Beysin! Bundan sonra öfke bize; uysallık sana...

Güceniklik bize; gönül almak sana..

Suçlamak bize; katlanmak sana..

Acizlik bize, yanılgı bize; hoş görmek sana..

Geçimsizlikler, çatışmalar, uyumsuzluklar, anlaşmazlıklar bize; adalet sana..

Kötü göz, şom ağız, haksız yorum bize; bağışlama sana...

Bundan sonra bölmek bize; bütünlemek sana..

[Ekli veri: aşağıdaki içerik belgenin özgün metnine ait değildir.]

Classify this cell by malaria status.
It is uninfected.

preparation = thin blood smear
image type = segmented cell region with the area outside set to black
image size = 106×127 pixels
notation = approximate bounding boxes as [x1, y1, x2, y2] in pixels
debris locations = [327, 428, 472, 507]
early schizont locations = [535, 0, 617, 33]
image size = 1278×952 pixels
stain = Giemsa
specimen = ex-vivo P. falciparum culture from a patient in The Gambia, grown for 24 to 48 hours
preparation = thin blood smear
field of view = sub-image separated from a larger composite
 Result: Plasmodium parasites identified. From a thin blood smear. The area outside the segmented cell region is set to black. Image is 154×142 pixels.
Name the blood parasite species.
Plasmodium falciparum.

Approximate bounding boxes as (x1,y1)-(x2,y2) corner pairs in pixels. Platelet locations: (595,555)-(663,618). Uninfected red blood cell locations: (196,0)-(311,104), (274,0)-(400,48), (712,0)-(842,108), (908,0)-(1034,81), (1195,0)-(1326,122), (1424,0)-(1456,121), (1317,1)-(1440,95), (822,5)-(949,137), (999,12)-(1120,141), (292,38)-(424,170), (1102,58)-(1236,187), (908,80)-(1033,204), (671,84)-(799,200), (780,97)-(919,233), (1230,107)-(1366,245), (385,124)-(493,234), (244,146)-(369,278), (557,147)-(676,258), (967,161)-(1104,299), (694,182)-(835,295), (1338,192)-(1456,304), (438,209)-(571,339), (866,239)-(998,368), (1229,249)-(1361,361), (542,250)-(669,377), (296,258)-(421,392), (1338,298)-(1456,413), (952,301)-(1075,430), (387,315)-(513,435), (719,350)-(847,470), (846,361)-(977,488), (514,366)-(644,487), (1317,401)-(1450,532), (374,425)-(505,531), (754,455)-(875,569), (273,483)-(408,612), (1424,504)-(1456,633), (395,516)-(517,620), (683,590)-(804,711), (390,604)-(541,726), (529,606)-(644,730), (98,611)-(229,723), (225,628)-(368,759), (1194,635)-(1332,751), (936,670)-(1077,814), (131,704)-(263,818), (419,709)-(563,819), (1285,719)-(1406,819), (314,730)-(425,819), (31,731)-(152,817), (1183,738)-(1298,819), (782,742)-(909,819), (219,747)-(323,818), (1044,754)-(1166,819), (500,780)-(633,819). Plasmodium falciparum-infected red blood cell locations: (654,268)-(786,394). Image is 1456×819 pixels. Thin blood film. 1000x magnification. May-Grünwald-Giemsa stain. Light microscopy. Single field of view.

Üşengeçlik bize; uyarmak, gayretlendirmek, şekillendirmek sana..

 

Ey Oğul!

Yükün ağır, işin çetin, gücün kıla bağlı, Allah Teala yardımcın olsun.

Beyliğini mübarek kılsın.

Hak yoluna yararlı etsin.

Işığını parıldatsın.

Uzaklara iletsin.

Sana yükünü taşıyacak güç, ayağını sürçtürmeyecek akıl ve kalp versin.

Sen ve arkadaşlarınız kılıçla, bizim gibi dervişler de

düşünce, fikir ve dualarla bize va’dedilenin önünü açmalıyız.

Tıkanıklığı temizlemeliyiz.

 

Oğul!

Güçlü, kuvvetli, akıllı ve kelamlısın.

Ama bunları nerede ve nasıl kullanacağını bilmezsen sabah rüzgarlarında savrulur gidersin..

Öfken ve nefsin bir olup aklını mağlup eder.

Bunun için daima sabırlı, sebatkar ve iradene sahip olasın!..

Sabır çok önemlidir.

Bir bey sabretmesini bilmelidir.

Vaktinden önce çiçek açmaz.

Ham armut yenmez, yense bile bağrında kalır.

Bilgisiz kılıç da tıpkı ham armut gibidir.

Milletin, kendi irfanın içinde yaşasın.

Ona sırt çevirme.

Her zaman duy varlığını.

Toplumu yöneten de, diri tutan da bu irfandır.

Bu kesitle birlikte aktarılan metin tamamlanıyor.